Verbalisant [slachtoffer 1] kan zich niet herinneren of hij links of rechts van verdachte heeft gereden.
Verdachte heeft ontkend richting de verbalisant te hebben gestuurd. Volgens verdachte zou de valpartij zijn veroorzaakt doordat verbalisant [slachtoffer 1] juist tegen de linker achterkant van motor van verdachte was aangereden.

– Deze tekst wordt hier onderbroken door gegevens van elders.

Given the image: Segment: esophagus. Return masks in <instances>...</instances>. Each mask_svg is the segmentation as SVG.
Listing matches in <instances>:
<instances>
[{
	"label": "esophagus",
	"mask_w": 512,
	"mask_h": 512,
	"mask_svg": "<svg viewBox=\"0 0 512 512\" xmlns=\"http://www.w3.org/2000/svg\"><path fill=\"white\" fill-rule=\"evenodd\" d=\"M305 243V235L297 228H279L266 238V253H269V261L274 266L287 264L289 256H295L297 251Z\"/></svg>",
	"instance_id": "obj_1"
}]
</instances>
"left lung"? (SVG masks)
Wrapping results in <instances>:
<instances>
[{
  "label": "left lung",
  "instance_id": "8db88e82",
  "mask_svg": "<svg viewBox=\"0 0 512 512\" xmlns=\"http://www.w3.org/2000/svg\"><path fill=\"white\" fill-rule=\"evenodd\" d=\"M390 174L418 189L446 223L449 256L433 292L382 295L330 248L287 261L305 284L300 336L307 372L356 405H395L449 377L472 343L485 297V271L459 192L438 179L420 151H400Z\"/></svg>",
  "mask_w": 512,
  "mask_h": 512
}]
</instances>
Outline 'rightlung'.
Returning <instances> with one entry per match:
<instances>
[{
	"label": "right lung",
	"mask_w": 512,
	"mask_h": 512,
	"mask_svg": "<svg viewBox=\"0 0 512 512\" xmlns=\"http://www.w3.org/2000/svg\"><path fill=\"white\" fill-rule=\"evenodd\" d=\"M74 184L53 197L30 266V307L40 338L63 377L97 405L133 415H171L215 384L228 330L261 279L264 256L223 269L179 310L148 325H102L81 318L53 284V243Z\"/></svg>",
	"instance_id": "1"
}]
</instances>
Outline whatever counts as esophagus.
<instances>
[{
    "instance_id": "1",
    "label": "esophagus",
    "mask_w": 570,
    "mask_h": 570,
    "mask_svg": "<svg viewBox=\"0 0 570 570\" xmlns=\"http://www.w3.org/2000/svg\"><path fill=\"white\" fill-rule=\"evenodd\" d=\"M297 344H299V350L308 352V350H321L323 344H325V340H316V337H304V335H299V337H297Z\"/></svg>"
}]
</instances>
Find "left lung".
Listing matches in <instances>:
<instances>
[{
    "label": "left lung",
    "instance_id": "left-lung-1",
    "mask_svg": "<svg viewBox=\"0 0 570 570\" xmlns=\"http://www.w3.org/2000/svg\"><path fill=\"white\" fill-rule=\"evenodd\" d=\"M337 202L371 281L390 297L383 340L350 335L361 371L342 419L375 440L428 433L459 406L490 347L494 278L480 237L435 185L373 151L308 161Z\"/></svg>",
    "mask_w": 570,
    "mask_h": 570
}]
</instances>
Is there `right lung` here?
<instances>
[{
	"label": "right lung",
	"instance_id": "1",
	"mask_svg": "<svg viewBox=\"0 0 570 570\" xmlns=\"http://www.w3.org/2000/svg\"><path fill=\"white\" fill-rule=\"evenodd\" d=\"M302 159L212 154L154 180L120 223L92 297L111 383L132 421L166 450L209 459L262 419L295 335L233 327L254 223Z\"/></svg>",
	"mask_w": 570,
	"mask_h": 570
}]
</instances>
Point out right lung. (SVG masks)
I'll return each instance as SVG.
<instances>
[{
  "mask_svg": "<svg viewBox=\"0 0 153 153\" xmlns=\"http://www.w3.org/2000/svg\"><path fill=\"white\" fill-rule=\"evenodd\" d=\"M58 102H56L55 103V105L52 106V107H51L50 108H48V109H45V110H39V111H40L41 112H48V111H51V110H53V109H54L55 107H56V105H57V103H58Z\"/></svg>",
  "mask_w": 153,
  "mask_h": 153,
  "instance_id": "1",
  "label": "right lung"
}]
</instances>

Het sporenonderzoek dat nadien is uitgevoerd geeft geen uitsluitsel over of en hoe de voertuigen elkaar geraakt hebben. Wel bieden de bevindingen in dat onderzoek door sporen op het wegdek steun aan de verklaring van verdachte over de positie van de voertuigen ten opzicht van elkaar kort voordat zij ten val kwamen. Uit deze sporen valt immers af te leiden dat verbalisant [slachtoffer 1] op dat moment niet aan de rechterkant, maar aan de linkerkant van verdachte heeft gereden.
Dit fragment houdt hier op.